First, the Security Council should better reflect on the current global realities and incorporate more geographically diverse perspectives. It must demonstrate flexibility and willingness to compromise in the name of greater credibility and legitimacy.
Second, Developing countries vision of development for the South and the role on the UN in promoting and achieving such vision needs to be strongly and consistently articulated.
Third, The UN’s role as the core global governance institution should not be undermined by the UN reform Rather, such process should result in a strengthened mandate for the UN as the primary global governance institution to be able to exercise coordinative functions over the work of the major multilateral economic policymaking institutions like the World Bank, the IMF and the WTO.
Fourth, India should continue to push hard for UNSC reforms. Foreign Policy experts suggest that a pragmatic approach should be to accept a permanent status without the power to veto.
The road of UNSC reform is not easy. Despite the consensus on the need reforms, Member States have failed to agree on a number of issues.
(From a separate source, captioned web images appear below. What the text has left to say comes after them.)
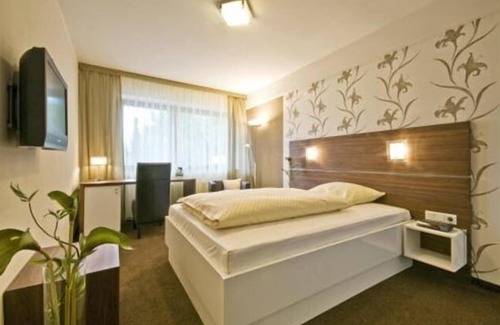 Bad Driburg Hôtel | Hotel am Rosenberg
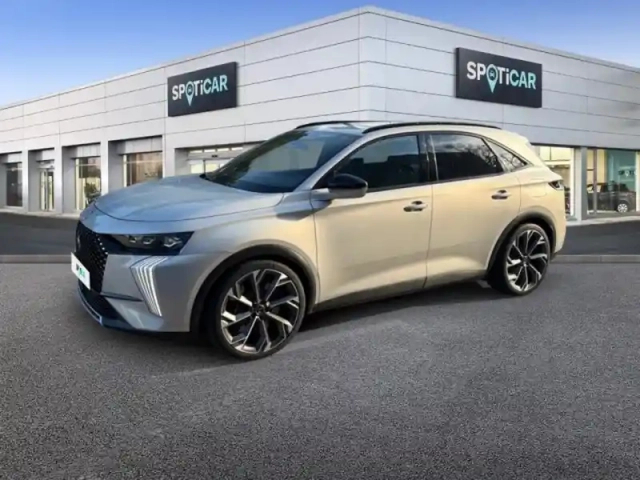 Ds Ds 7 e-tense 4x4 360ch opera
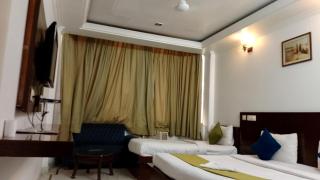 hotel sonu - Nueva Delhi - 5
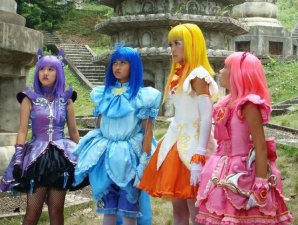 ​巴啦啦小魔仙美琪去世了吗 巴啦啦小魔仙童年回忆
The role of P5 nations is going to be vital in this regard. If they agree to expansion of the UNSC, including permanent membership, rest of the Member States will follow suit in support. The P5 members should realise that a more democratic and representative Security Council would be better-equipped to address global challenges, and that there are more pressing issues to be tackled at the global level than merely preserving their prerogatives. The reformers—India, Japan, Germany, and Brazil, or the G4—should maintain their multilateral diplomacy in order to build a democratically evolved global consensus on restructuring the UN Security Council.
Syllabus: GS II, Important International institutions, agencies and fora their structure, mandate; Effect of policies and politics of developed and developing countries on India’s interests; Bilateral, regional and global groupings and agreements involving India and/or affecting India’s interests.